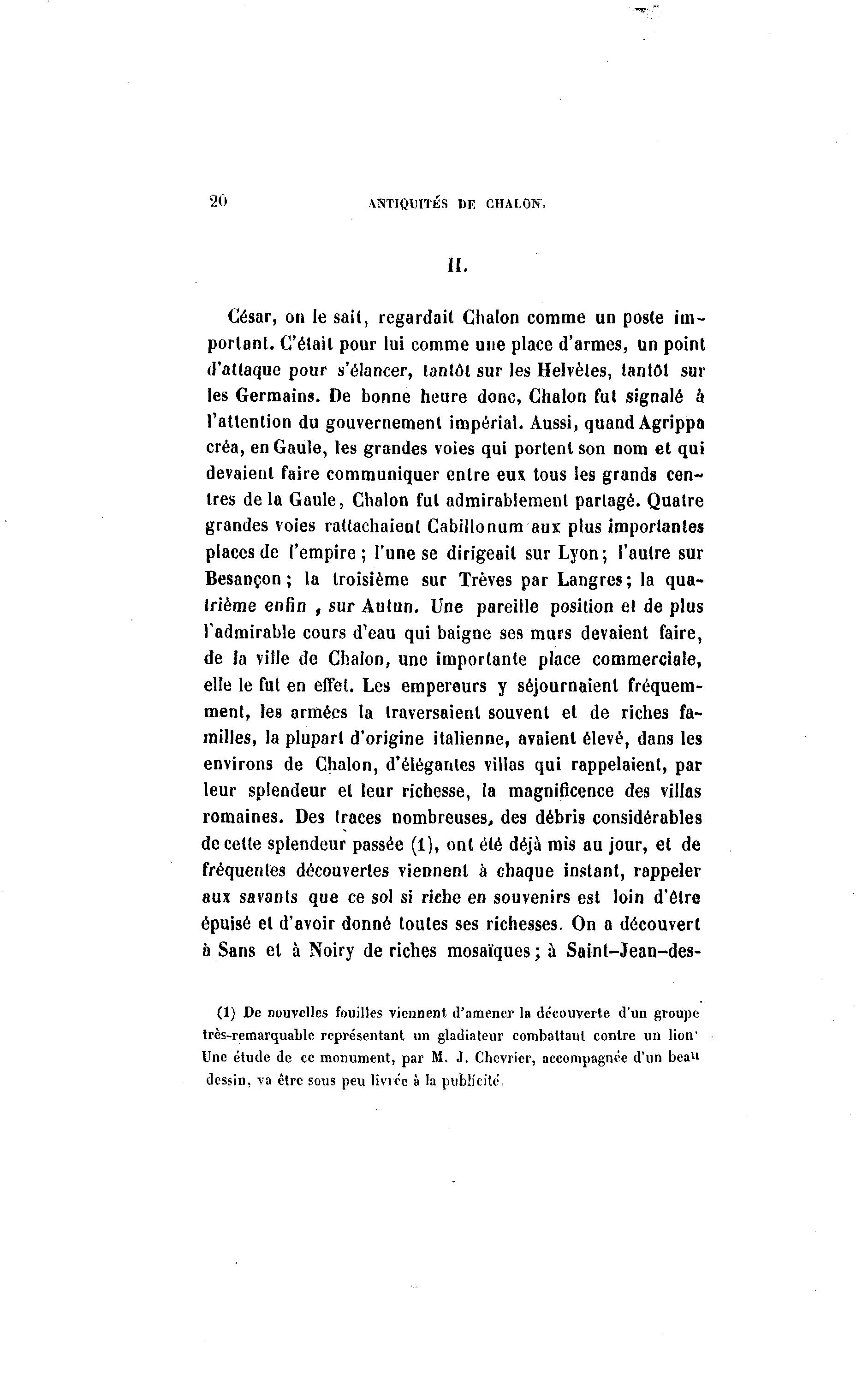 20 ANTIQUITÉS DE CHALON.

II.

César, on le sait, regardait Chalon comme un poste important. C'était pour lui comme une place d'armes, un point d'attaque pour s'élancer, tantôt sur les Helvètes, tantôt sur les Germains. De bonne heure donc, Chalon fut signalé à l'attention du gouvernement impérial. Aussi, quand Agrippa créa, en Gaule, les grandes voies qui portent son nom et qui devaient faire communiquer entre eux tous les grands centres de la Gaule, Chalon fut admirablement partagé. Quatre grandes voies rattachaient Cabillonum aux plus importantes places de l'empire ; l'une se dirigeait sur Lyon ; l'autre sur Besançon ; la troisième sur Trèves par Langres ; la quatrième enfin , sur Autun. Une pareille position et de plus l'admirable cours d'eau qui baigne ses murs devaient faire, de la ville de Chalon, une importante place commerciale, elle le fut en effet. Les empereurs y séjournaient fréquemment, les armées la traversaient souvent et de riches familles, la plupart d'origine italienne, avaient élevé, dans les environs de Chalon, d'élégantes villas qui rappelaient, par leur splendeur et leur richesse, la magnificence des villas romaines. Des traces nombreuses, des débris considérables de cette splendeur passée (1), ont été déjà mis au jour, et de fréquentes découvertes viennent à chaque instant, rappeler aux savants que ce sol si riche en souvenirs est loin d'être épuisé et d'avoir donné toutes ses richesses. On a découvert à Sans et à Noiry de riches mosaïques ; à Saint-Jean-des-

(1) De nouvelles fouilles viennent d'amener la découverte d'un groupe très-remarquable représentant un gladiateur combattant contre un lion. Une étude de ce monument, par M. J. Chevrier, accompagnée d'un beau dessin, va être sous peu livrée à la publicité.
━━━━━━━━━━━━━━━━━━━━
Show each line from the material above where the string "être" can be found.

César, on le sait, regardait Chalon comme un poste important. C'était pour lui comme une place d'armes, un point d'attaque pour s'élancer, tantôt sur les Helvètes, tantôt sur les Germains. De bonne heure donc, Chalon fut signalé à l'attention du gouvernement impérial. Aussi, quand Agrippa créa, en Gaule, les grandes voies qui portent son nom et qui devaient faire communiquer entre eux tous les grands centres de la Gaule, Chalon fut admirablement partagé. Quatre grandes voies rattachaient Cabillonum aux plus importantes places de l'empire ; l'une se dirigeait sur Lyon ; l'autre sur Besançon ; la troisième sur Trèves par Langres ; la quatrième enfin , sur Autun. Une pareille position et de plus l'admirable cours d'eau qui baigne ses murs devaient faire, de la ville de Chalon, une importante place commerciale, elle le fut en effet. Les empereurs y séjournaient fréquemment, les armées la traversaient souvent et de riches familles, la plupart d'origine italienne, avaient élevé, dans les environs de Chalon, d'élégantes villas qui rappelaient, par leur splendeur et leur richesse, la magnificence des villas romaines. Des traces nombreuses, des débris considérables de cette splendeur passée (1), ont été déjà mis au jour, et de fréquentes découvertes viennent à chaque instant, rappeler aux savants que ce sol si riche en souvenirs est loin d'être épuisé et d'avoir donné toutes ses richesses. On a découvert à Sans et à Noiry de riches mosaïques ; à Saint-Jean-des-
(1) De nouvelles fouilles viennent d'amener la découverte d'un groupe très-remarquable représentant un gladiateur combattant contre un lion. Une étude de ce monument, par M. J. Chevrier, accompagnée d'un beau dessin, va être sous peu livrée à la publicité.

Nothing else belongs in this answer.